### Excerpt provided

10

My question seems like it should be simple but I'm amazed that I can't find the answer.

I live in Canada so en_CA.UTF8 or en_US.UTF8 are the locales that are most appropriate, however I really dislike the date/time formats they have. I agree with xkcd ( https://xkcd.com/1179/ ) that there is one way to format dates: yyyy-mm-dd. I've even gotten used to using 24-hour clock for time.

So this is a complete disaster for me, as formatted by en_US.UTF8: "Sat 27 Jan 2018 05:20:38 PM EST"

I'm sure must be a locale which uses variants of

%Y-%m-%d %H:%M:%S %Z

as appropriate for d_fmt, d_t_fmt, date_fmt etc. but I can't find a reference of which locales use which formats.

I've seen this question Best practice to customize date/time format system-wide? it had no responses so I chose to ask a new one since mine is slightly different, I don't want to customize locales, I want to be able to specify

LC_TIME=??

and get the "correct" format. In my case, the ideal answer is a reference document which details the formats used for various locales so I can choose the LC_TIME which is closest to what I want.

######

Required actions:
• 1. In the locale date-format question, which two locales does the writer name as most appropriate for living in Canada?
• 2. Quote the locale date-format question from "and get the" up to and including "what I want.".
• 3. Write what comes next in the locale date-format question, picking up after its final sentence.
The data placed after this point are not required for this work.

### Given material

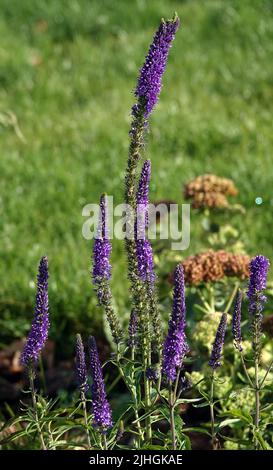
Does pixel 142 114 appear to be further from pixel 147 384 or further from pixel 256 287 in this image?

######

Responses to the tasks:
• 1. en_CA.UTF8 and en_US.UTF8.

• 2.
and get the "correct" format. In my case, the ideal answer is a reference document which details the formats used for various locales so I can choose the LC_TIME which is closest to what I want.

• 3.
By the way, I've done the exercise of manually modifying en_CA.UTF8 with settings that I'm happy with but this is too time-consuming to do in multiple environments, there must be an easier way.

3 Answers 3

4

Locale data on most Linux systems is defined in the glibc source code; I’ll explain how to use that to look for a matching locale.

In a clone of the repository, go into localedata/locales; each locale is a separate file here, and the date format is determined by the d_fmt entries (d_t_fmt for date and time). These use %d, %m, and %y as you might expect, but often encoded as Unicode code-points; % is <U0025>, d is <U0064>, m is <U006D>, and y is <U0079>, with their uppercase counterparts 32 points on.

Running

grep -iE 'd_t_fmt.*(%|<U0025>)(y|<U00[57]9>).*(%|<U0025>)(m|<U00[46]D>).*(%|<U0025>)(d|<U00[46]4>)' *

lists a number of candidates, of which en_DK is likely to be the most appropriate:

$ LC_TIME=en_DK date +%x
2018-02-11
2

As @Stephen Kitt mention the en_DK is locate you are looking for, I also use if for application which determin there date format from the locale they run in, so for example for thunderbird i have a wrapper script like this to overwrite it.

~/bin/thunderbird

#!/bin/bash

export LC_TIME=en_DK  # or whatever you want
[ "$LC_ALL" != "$LC_TIME" ] && unset LC_ALL # only necessary if set to something different from LC_TIME
exec /usr/bin/thunderbird "$@"
1

Look over each Locale and print it out:

ls /usr/share/i18n/locales/ | while read myLC
do
  echo "# $myLC"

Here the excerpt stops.